Lisa Picard, an avid cyclist, spends much of her time riding in cold, wet conditions near her home in Seattle. So when she began thinking about a weekend house, great weather and riding terrain were of prime importance.
She focused her search on Sonoma County, Calif., because “it’s core cycling country,” she said. “It’s known for two things I really love, which is awesome food and great cycling.”
Ms. Picard, 51, the chief executive of EQ Office, a real estate company owned by Blackstone, grew up in Southern California and had fond memories of visiting Big Sur and the Russian River in her parents’ motor home. “The air, the light, the soil are all part of my blood,” she said.
At first, she considered buying a house. But in 2013, when she asked Kyle Gaffney, a cycling friend and business associate who is a founding partner at SkB Architects, to tour a few homes with her, he told her she could build a new house on an empty lot for about the same cost as buying and renovating one.
“I said, ‘We don’t have to build a big house. You can be in at a million bucks and get exactly what you want,’” Mr. Gaffney said.
By the time they returned to Seattle, Ms. Picard had made an offer on a lot of just over a half acre in the town of Graton, Calif., about 65 miles north of San Francisco. She closed that June, for $190,000.
As an executive who regularly works with architects on office design, Ms. Picard had specific ideas about what she wanted in a home. “Being single and without kids, my friends are my family,” she said. “So I wanted to create a place that was all about community and gathering.”
In terms of style and materials, “I wanted it to be very authentic to the area,” she said. “I also wanted the place to patina and get better with age, just like the wine in the region.”
Using those concepts, SkB created a home split between two structures: a 1,209-square-foot one-bedroom main house and an 849-square-foot guesthouse with a garage and bike-storage barn. In between is a patio for long nights spent grilling, dining at an enormous Donald Judd-inspired picnic table, drinking wine around a firepit and playing pétanque on a gravel court.
Both buildings have walls of rammed-earth blocks made from dirt excavated at the site. Other materials include weathering steel, galvanized steel, cementitious panels and standing-seam metal roofing used as siding — all intended to age gracefully with minimal maintenance and protect against fire. And at the back of the lot are three fire-suppression cisterns of galvanized steel that resemble farm silos but are connected to sprinklers, in case of emergency.

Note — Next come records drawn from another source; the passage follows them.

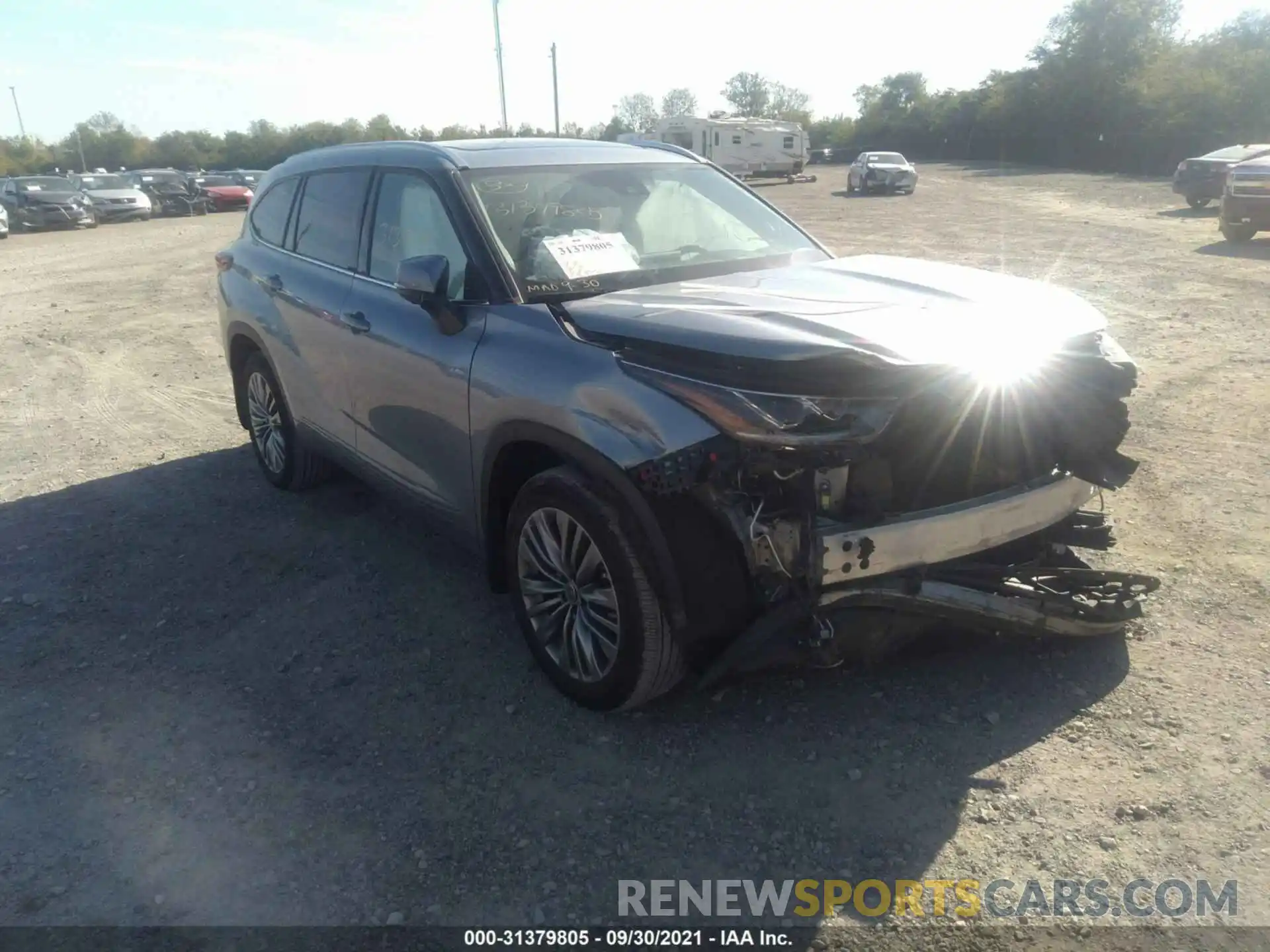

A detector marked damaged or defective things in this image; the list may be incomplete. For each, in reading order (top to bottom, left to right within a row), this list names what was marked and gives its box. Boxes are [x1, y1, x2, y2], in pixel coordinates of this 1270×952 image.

crumpled hood [566, 255, 1112, 370]
damaged front end [614, 333, 1163, 685]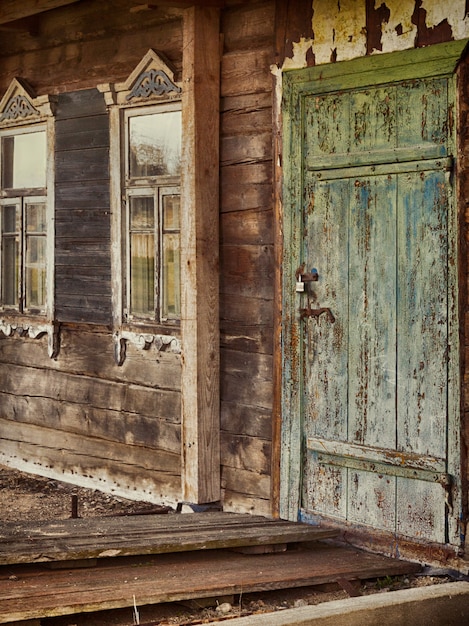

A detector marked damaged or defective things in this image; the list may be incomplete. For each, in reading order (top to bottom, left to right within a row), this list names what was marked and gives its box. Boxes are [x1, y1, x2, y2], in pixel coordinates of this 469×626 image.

peeling yellow paint [310, 0, 366, 64]
peeling yellow paint [378, 0, 414, 53]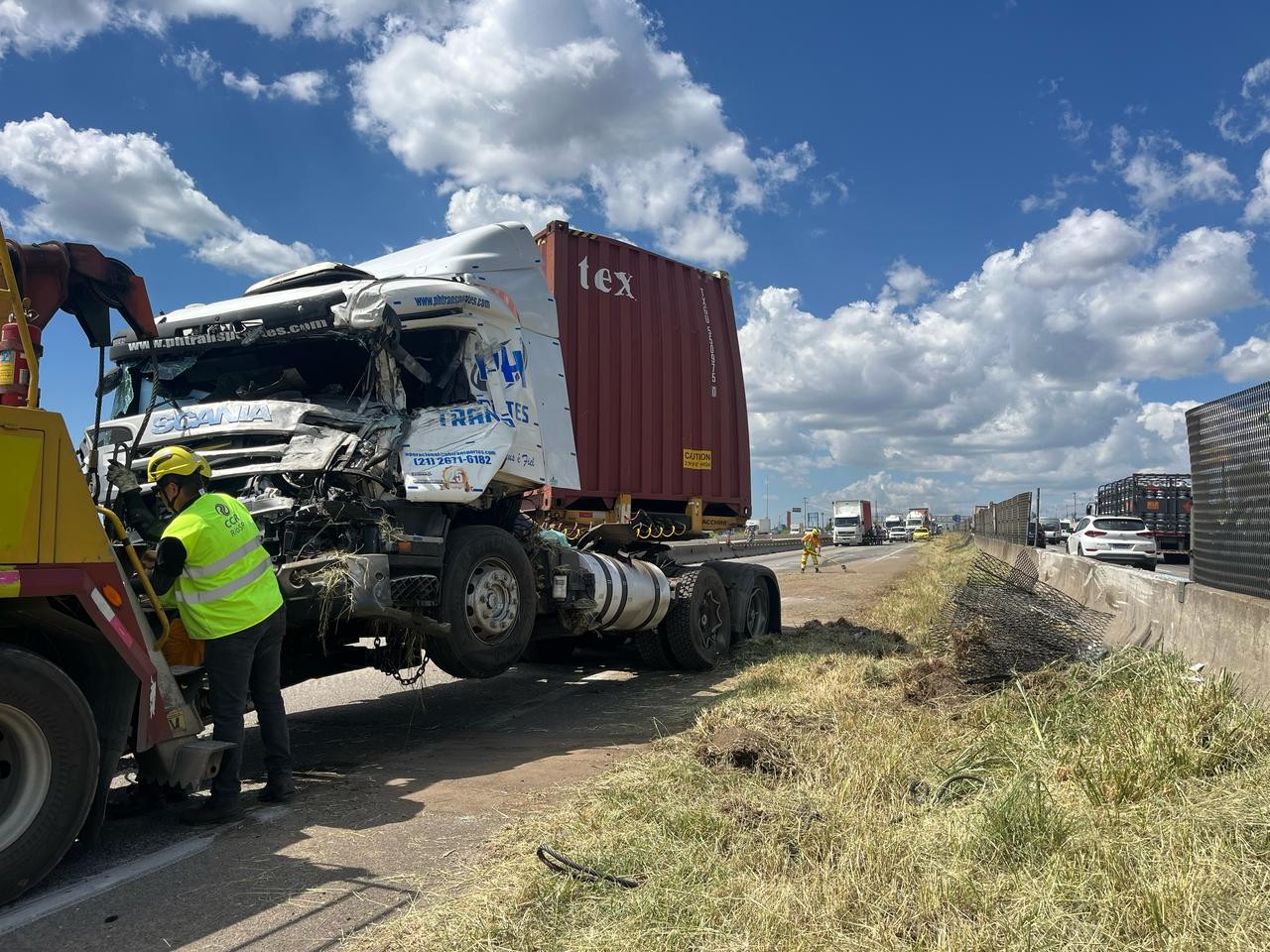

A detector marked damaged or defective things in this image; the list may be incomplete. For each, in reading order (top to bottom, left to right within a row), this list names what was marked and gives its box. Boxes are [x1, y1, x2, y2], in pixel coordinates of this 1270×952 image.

wrecked truck cab [93, 225, 588, 680]
damaged truck front end [90, 222, 604, 685]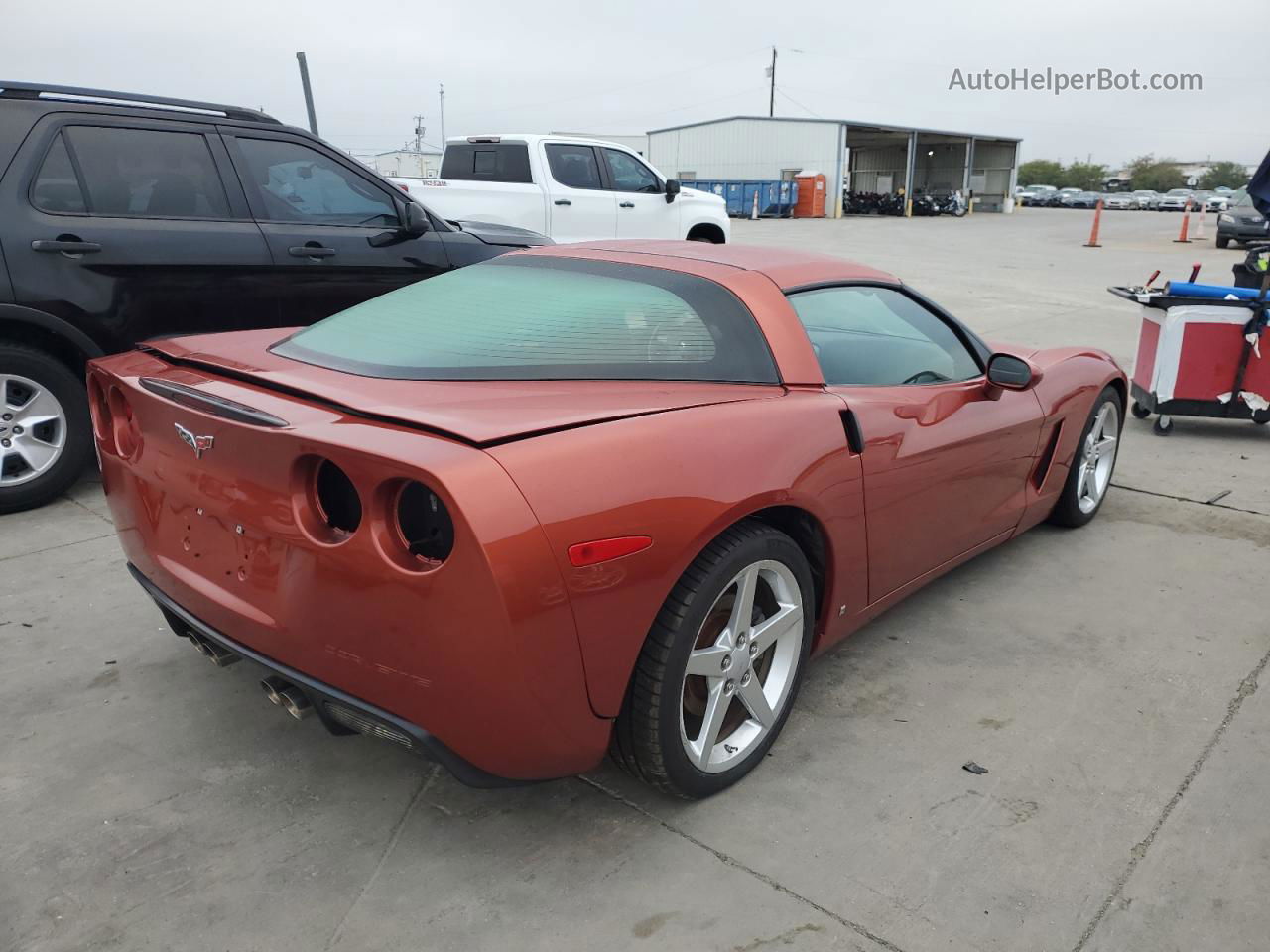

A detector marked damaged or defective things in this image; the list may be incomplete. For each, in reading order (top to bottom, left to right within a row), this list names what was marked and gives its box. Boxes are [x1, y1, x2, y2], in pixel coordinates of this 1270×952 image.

pavement crack [1112, 484, 1270, 523]
dent on bumper [132, 565, 536, 791]
pavement crack [319, 767, 439, 952]
pavement crack [576, 776, 914, 952]
pavement crack [1072, 642, 1270, 952]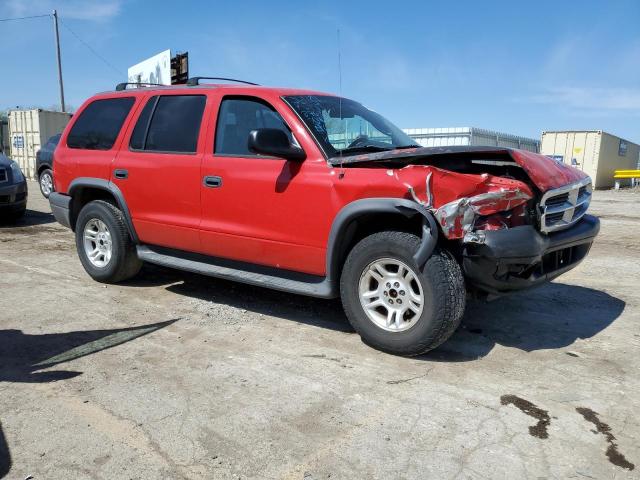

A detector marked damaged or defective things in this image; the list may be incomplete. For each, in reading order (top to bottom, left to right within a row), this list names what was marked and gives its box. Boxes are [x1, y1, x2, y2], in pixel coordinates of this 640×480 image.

crumpled hood [336, 145, 592, 192]
damaged bumper [462, 215, 596, 296]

Many of the interior finishes are just as rugged, including concrete floors, wires that are surface-mounted in conduit rather than hidden inside walls, sliding metal barn doors and zinc kitchen counters. One splurge was tile from Heath Ceramics, which Ms. Picard bought at a discount from the company’s overstock shed in Sausalito, for the kitchen backsplash and showers.
The house — which Ms. Picard calls Farmhaus — is meant to be as casual and welcoming as possible. There is no formal front entrance. From the driveway, weathering-steel gates open into a pebbled landscape filled with grasses, trees and cactuses designed by Terremoto, a firm Ms. Picard hired after seeing its work at Scribe Winery, in Sonoma.
The main house and guesthouse can be entered several ways, including through glass garage doors that are left open in good weather and a wall of folding-glass panels by the kitchen and dining room. There is no air-conditioning, Ms. Picard said, because it is unnecessary with the natural ventilation and thermal mass of the rammed-earth blocks.
And by allowing the interior spaces to flow into the yard, she said, it “doubles the volume of the living area.”
The unconventional design did cause one problem. “I had two banks deny me financing on it, just because they couldn’t understand it,” Ms. Picard said. But she persisted and eventually obtained the loan she needed to pay for construction, which cost $690,000. Ironwood Builders began work in the summer of 2016 and completed the house 16 months later.
For the first two years, Ms. Picard used the house as she had intended, having friends over for long bike rides and barbecues, and sometimes inviting them to stay there when she wasn’t around. But since the pandemic struck, it has become more of a personal retreat. “During Covid, I’ve been here the whole time, with a couple of trips to Seattle,” she said.
Still, she is hopeful the house will support a more social lifestyle again soon. “It’s a community place,” she said, “for people to gather and share.”